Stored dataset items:
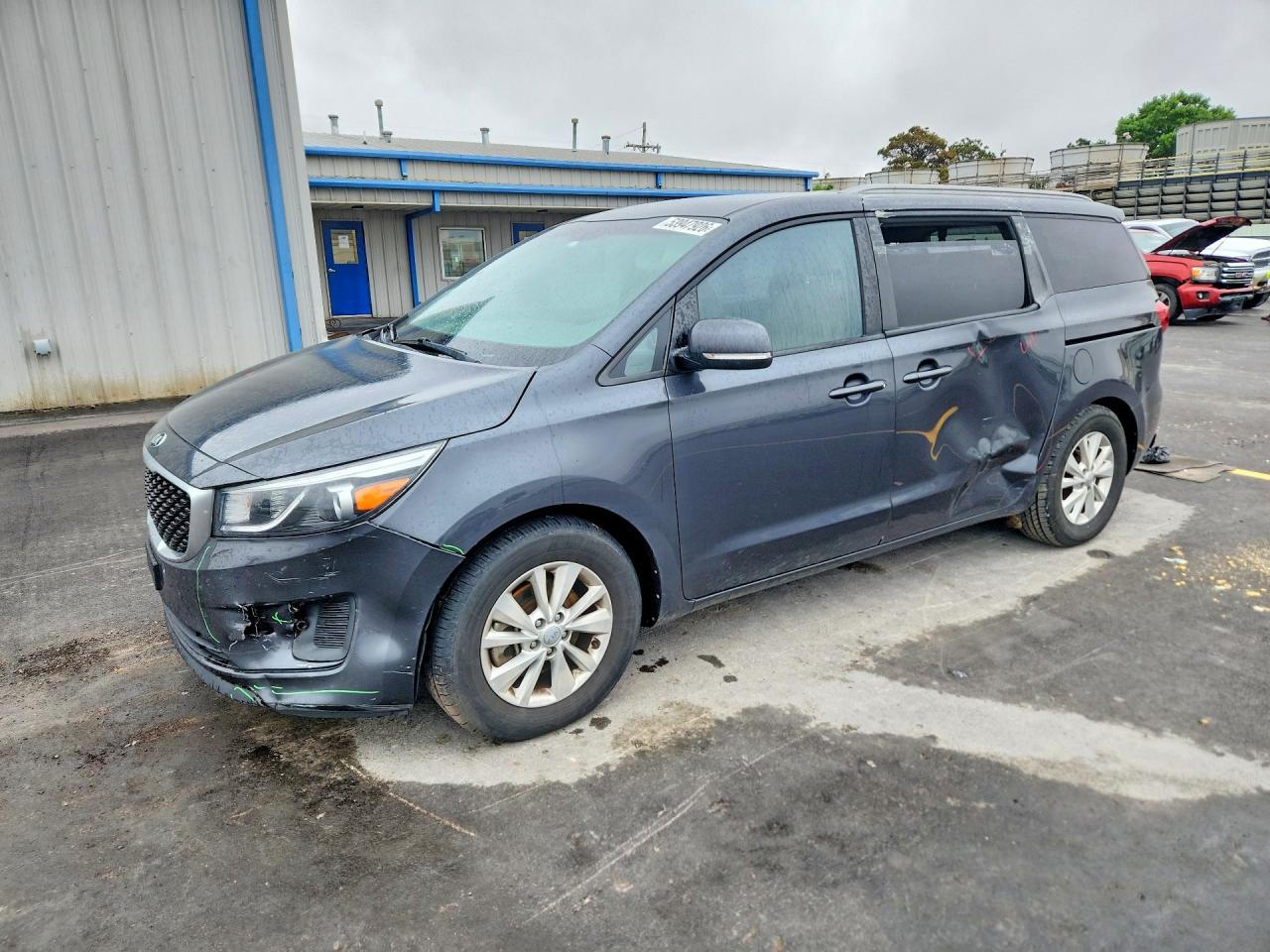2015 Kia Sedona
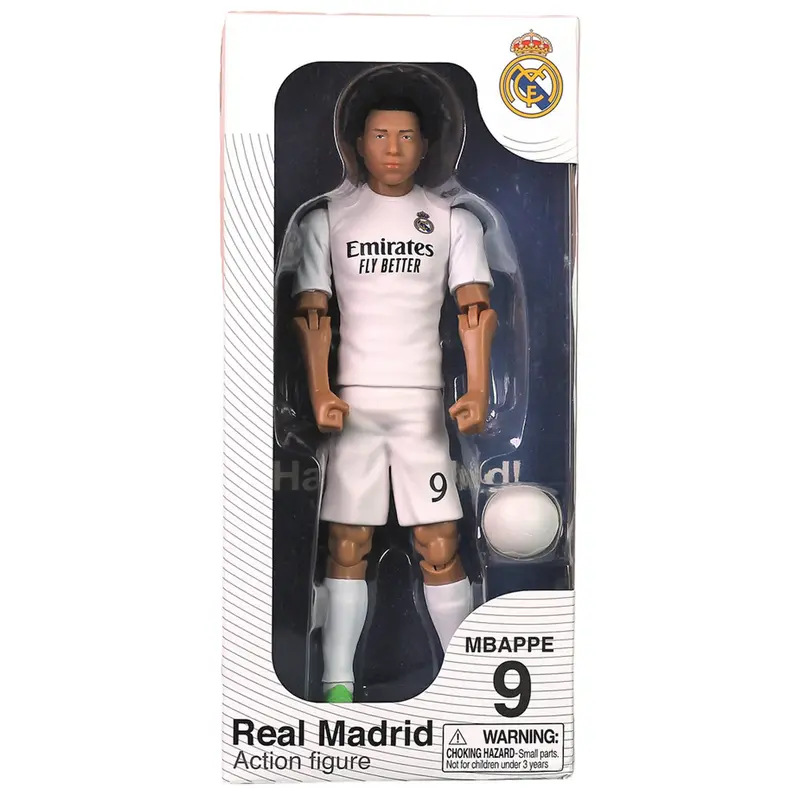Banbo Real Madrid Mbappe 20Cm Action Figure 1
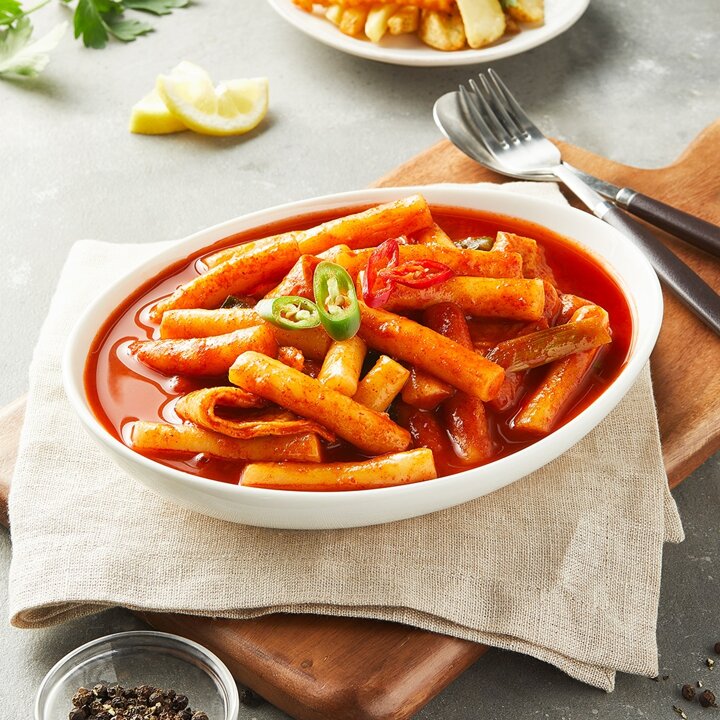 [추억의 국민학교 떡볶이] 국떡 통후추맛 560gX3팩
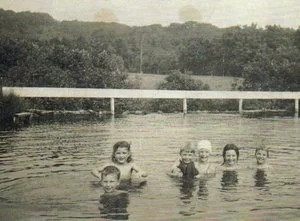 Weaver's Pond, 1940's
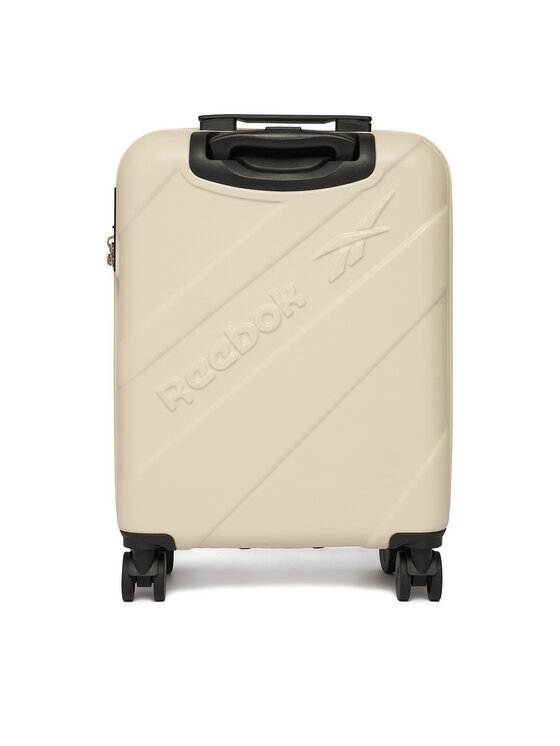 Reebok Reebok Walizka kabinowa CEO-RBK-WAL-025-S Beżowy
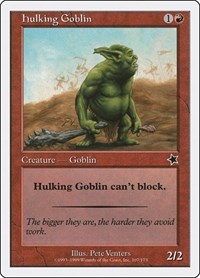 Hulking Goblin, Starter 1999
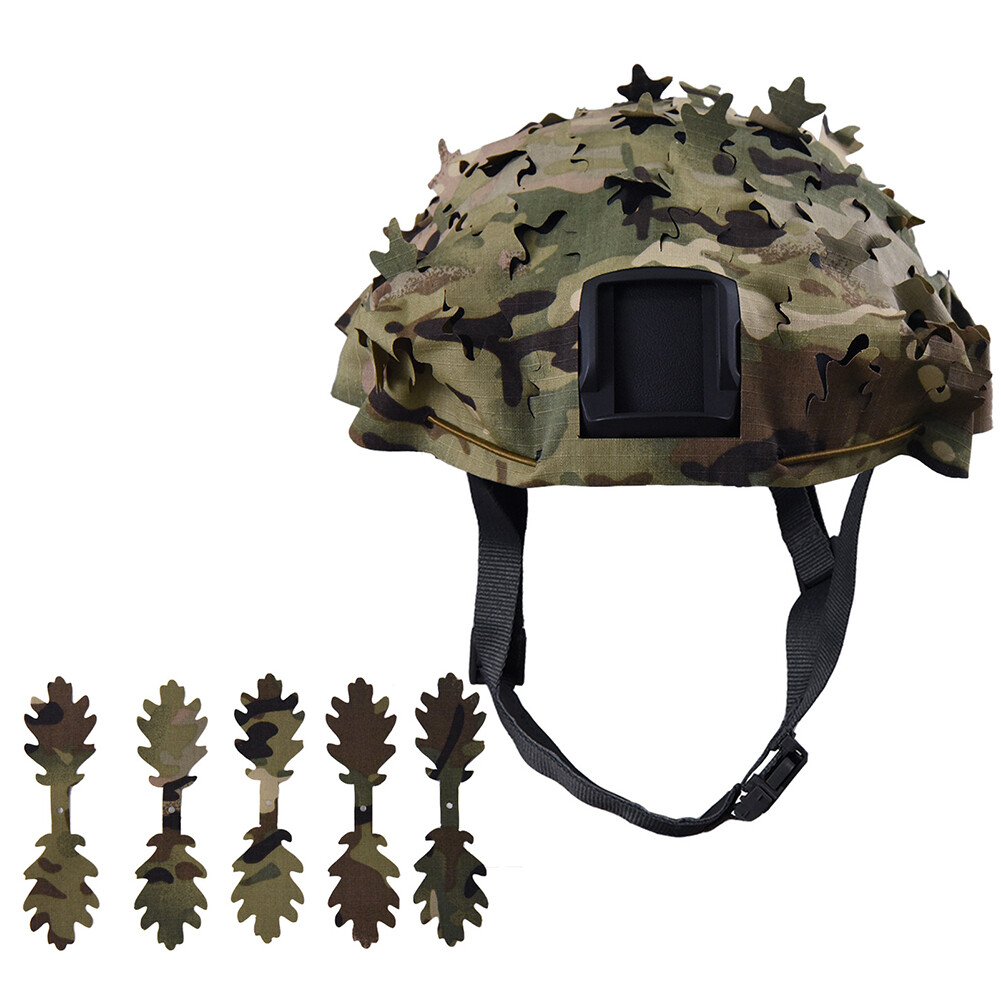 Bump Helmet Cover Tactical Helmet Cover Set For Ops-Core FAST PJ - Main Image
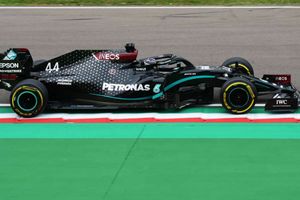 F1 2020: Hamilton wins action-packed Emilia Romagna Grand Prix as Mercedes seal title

#### Problem description:
Hand back the data above exactly, with no images.

#### Response to the task:
2015 Kia Sedona
Banbo Real Madrid Mbappe 20Cm Action Figure 1
 [추억의 국민학교 떡볶이] 국떡 통후추맛 560gX3팩
 Weaver's Pond, 1940's
 Reebok Reebok Walizka kabinowa CEO-RBK-WAL-025-S Beżowy
 Hulking Goblin, Starter 1999
 Bump Helmet Cover Tactical Helmet Cover Set For Ops-Core FAST PJ - Main Image
 F1 2020: Hamilton wins action-packed Emilia Romagna Grand Prix as Mercedes seal title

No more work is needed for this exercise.